Il a fallu attendre ce décès, connu, mais qui n'est pas le seul accident, pour que, dans un relevé d'avis classé confidentiel, pris lors de sa réunion du 19 avril 1991, la commission d'AMM reconnaisse : "le risque au niveau de la méthode RU 486 + prostaglandine est voisin de celui de l'anesthésie générale". C'est mot à mot ce qui était écrit un an plus tôt dans le rapport scientifique de la CIE. Puis cette commission reconnaît :

"tous les accidents cardio-vasculaires graves ont été observés chez des femmes tabagiques de 30 ans ou plus, après administration de Nalador, dans tous les cas sauf un, administration IM." - et de préconiser d'autres contre-indications encore.
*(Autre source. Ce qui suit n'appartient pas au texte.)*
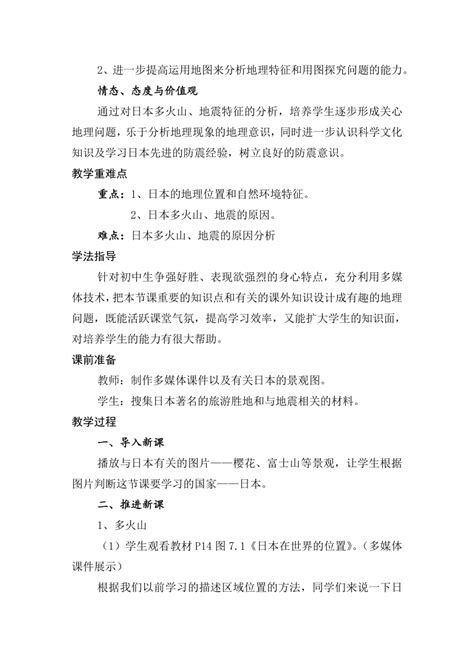 2、进一步提高运用地图来分析地理特征和用图探究问题的能力。

情态、态度与价值观

通过对日本多火山、地震特征的分析，培养学生逐步形成关心地理问题，乐于分析地理现象的地理意识，同时进一步认识科学文化知识及学习日本先进的防震经验，树立良好的防震意识。

教学重难点

重点：1、日本的地理位置和自然环境特征。

2、日本多火山、地震的原因。

难点：日本多火山、地震的原因分析

学法指导

针对初中生争强好胜、表现欲强烈的身心特点，充分利用多媒体技术，把本节课重要的知识点和有关的课外知识设计成有趣的地理问题，既能活跃课堂气氛，提高学习效率，又能扩大学生的知识面，对培养学生的能力有很大帮助。

课前准备

教师：制作多媒体课件以及有关日本的景观图。

学生：搜集日本著名的旅游胜地和与地震相关的材料。

教学过程

一、导入新课

播放与日本有关的图片——樱花、富士山等景观，让学生根据图片判断这节课要学习的国家——日本。

二、推进新课

1、多火山

（1）学生观看教材 P14 图 7.1《日本在世界的位置》。（多媒体课件展示）

根据我们以前学习的描述区域位置的方法，同学们来说一下日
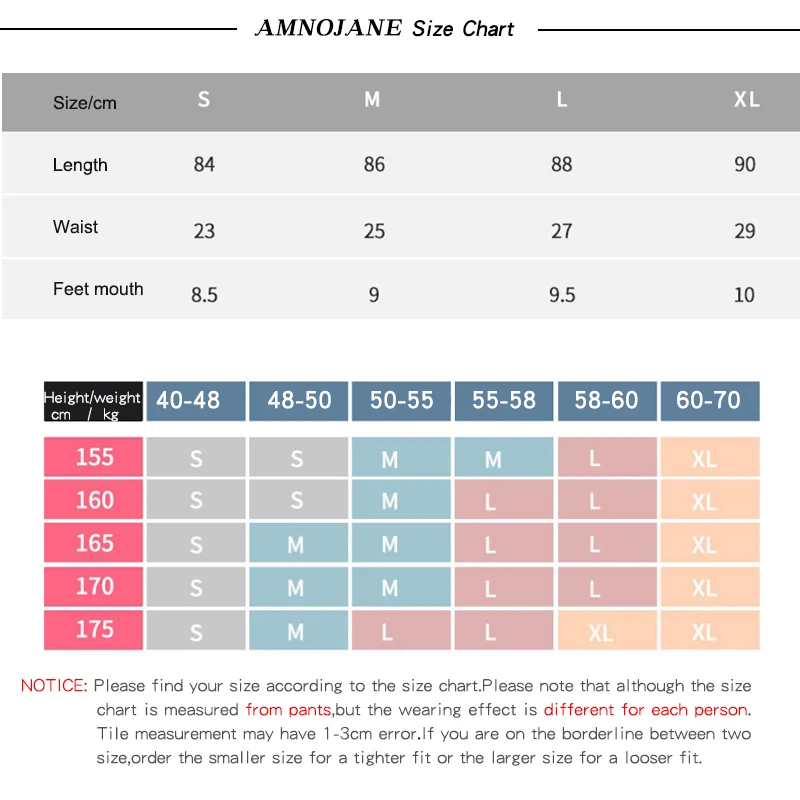 AMNOJANE Size Chart

| Size/cm | S | M | L | XL |
|---|---|---|---|---|
| Length | 84 | 86 | 88 | 90 |
| Waist | 23 | 25 | 27 | 29 |
| Feet mouth | 8.5 | 9 | 9.5 | 10 |

| Height/weight cm / kg | 40-48 | 48-50 | 50-55 | 55-58 | 58-60 | 60-70 |
|---|---|---|---|---|---|---|
| 155 | S | S | M | M | L | XL |
| 160 | S | S | M | L | L | XL |
| 165 | S | M | M | L | L | XL |
| 170 | S | M | M | L | L | XL |
| 175 | S | M | L | L | XL | XL |

NOTICE: Please find your size according to the size chart.Please note that although the size chart is measured from pants,but the wearing effect is different for each person. Tile measurement may have 1-3cm error.If you are on the borderline between two size,order the smaller size for a tighter fit or the larger size for a looser fit.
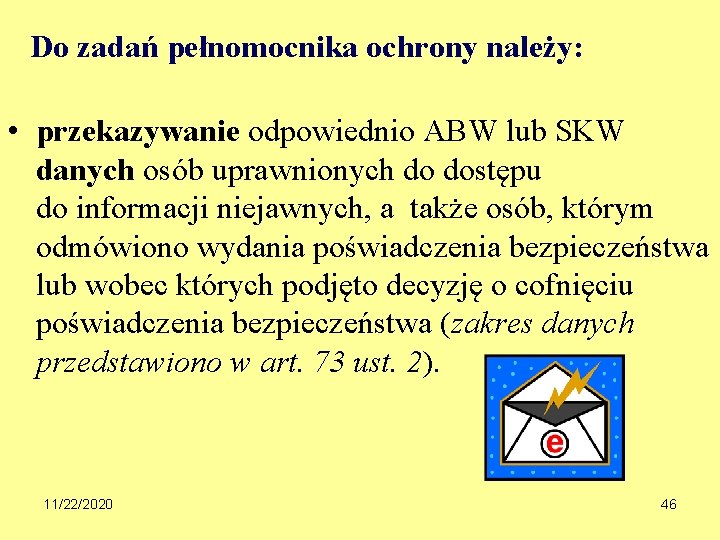 Do zadań pełnomocnika ochrony należy:

• przekazywanie odpowiednio ABW lub SKW danych osób uprawnionych do dostępu do informacji niejawnych, a także osób, którym odmówiono wydania poświadczenia bezpieczeństwa lub wobec których podjęto decyzję o cofnięciu poświadczenia bezpieczeństwa (zakres danych przedstawiono w art. 73 ust. 2).

e

11/22/2020

46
Ainsi donc, la preuve est apportée de la nocivité de ce produit qui estropie parfois l'enfant qu'il ne tue pas toujours, et élimine à l'occasion la mère qui n'en demandait pas tant, et de ce que, tout le monde, avant le décès de Nadine WALKOWIAK savait cela.

Il apparaît à l'évidence que cet avortement chimique n'aurait jamais dû être retenu en tout état de cause pour Madame WALKOWIAK par l'hôpital de Lens, qui aurait dû bien connaître les difficultés MIFÉGYNE-NALADOR, puisque sur 1000 avortements annuels qu'il réalise il en pratique 250 par ce moyen, et d'autre part, connaissant parfaitement le dossier et le passé médical de Nadine WALKOWIAK. Le seul fait de son tabagisme inscrit à son dossier aurait dû écarter le choix de cette procédure. Les contre-indications sont formelles (commission d'AMM du 6 avril 1990), reprises d'ailleurs au VIDAL.

SYNTHÈSE DE L'AFFAIRE ET RÉSULTAT
Février 1997

Après cinq ans de bataille judiciaire, le tribunal administratif de Lille a condamné l'hôpital de LENS pour la mort de Nadine WALKOWIAK, à la suite d'un avortement au RU 486. Le conjoint et les cinq enfants reçoivent 670 000 F. de dommages ; l'hôpital n'a pas fait appel ; le jugement est définitif. Il a été exécuté.